Phil is a keen writer and is always ready to greet you with an anecdote.
Jaimie loves life on the open road. He’s installed a CB radio in his van and even has a “handle” so he can chat to lorry drivers.
Give him a delivery to Scotland and you’ve got yourself one happy driver, give him a trip to Hatfield and you best have a cup of tea waiting for him at the office when he gets back!
Martin is new to the team and is keeping his cards very close to his chest. He’s a very likable chap and should fit in really well.
“The Mod Father”
“Dave helps out with the larger consignments where 2 men are required for the loading and unloading of assets. You’ll usually find him in the passenger seat boosting the driver’s morale with tales of his “monster carp catches” that no one ever saw or recorded photographically.”

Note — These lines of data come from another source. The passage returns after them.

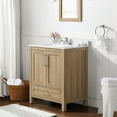 thumbnail image 6 of OVE Decors Kansas 30" W x 19" D Freestanding Bathroom Vanity With Sink, 6 of 26
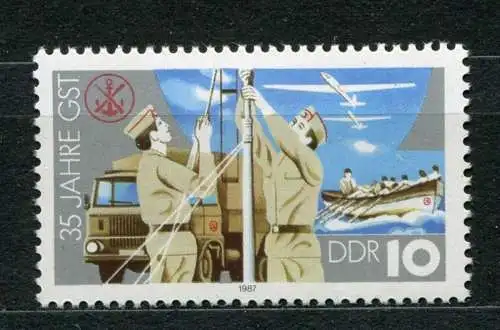 DDR Nr.3117     ** mint   (20903)  (Jahr:1987)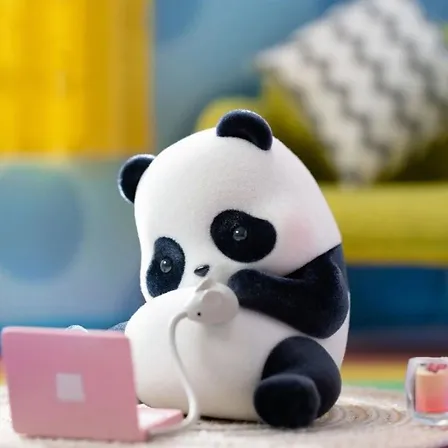 Photo of Колекційна фігурка POP TOP 52Toys серії Panda Roll - Мяв панди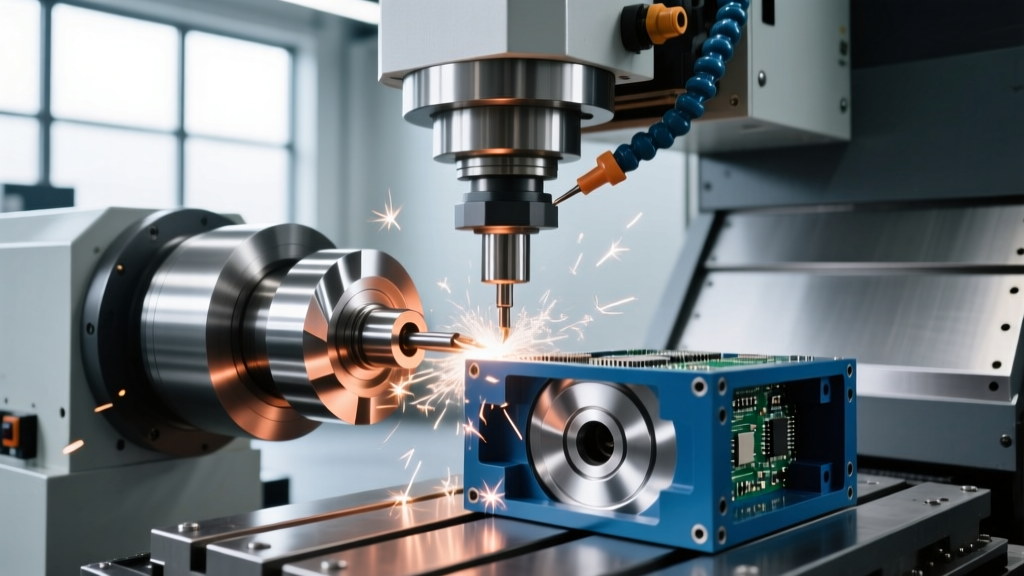 5-Axis CNC Machining for Tight-Tolerance Electronics Enclosures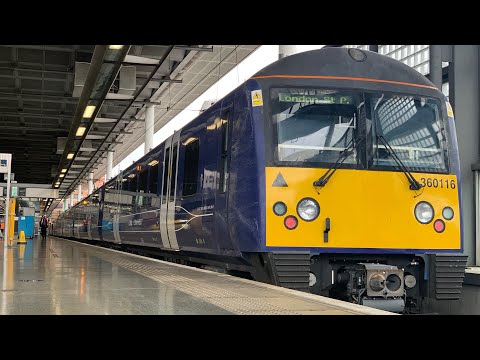 Trains At: St Pancras International Featuring 180113, 360116 + 360115 (23/08/21)
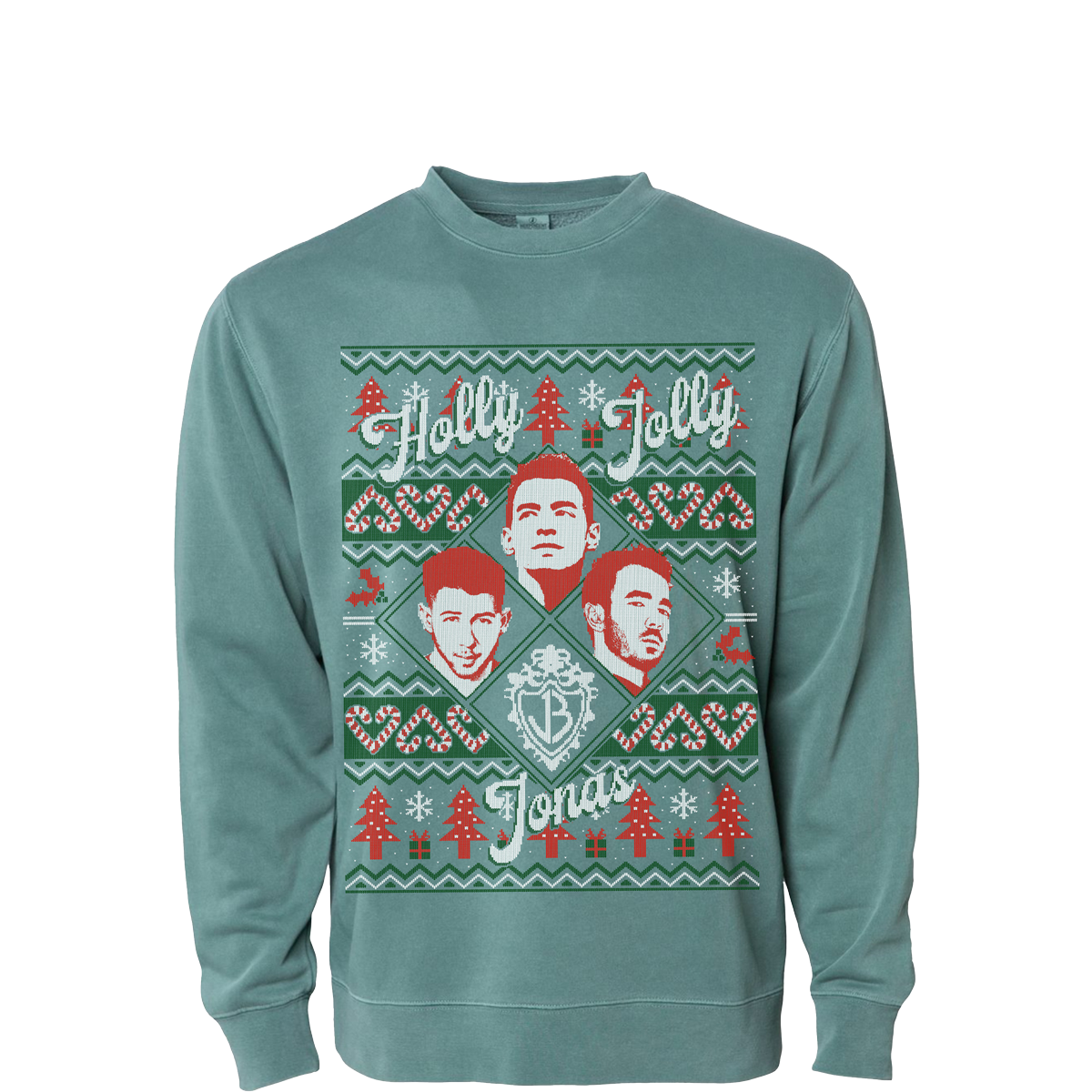 Holly Jolly Jonas Holiday Sweater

Who needs a pallet truck when you’ve got Harry? This towering young man is fairly new to RHL. He’s got his eye on his dad’s position as a driver so Ricky Pearce better watch out!
“I love the M25!”
“Steve always has a smile on his face come rain or shine. Well, maybe not so much rain but definitely when the sun is shining. Steve loves the hot days so much, that he drives the only van without air conditioning. Never hear him complaining about this though! “My colleagues tell me that I bear a striking resemblance to Doctor Emmett Brown from Back To The Future.”
“International Man Of Mystery”
“Experience, knowledge and professionalism personified. “On time, every time” is Al’s motto. There isn’t an inch of the British Isles that Al hasn’t covered in his career. He was once photographed making tea for the office team. Sadly, this photograph has since been lost and so the tea making incident remains a myth.”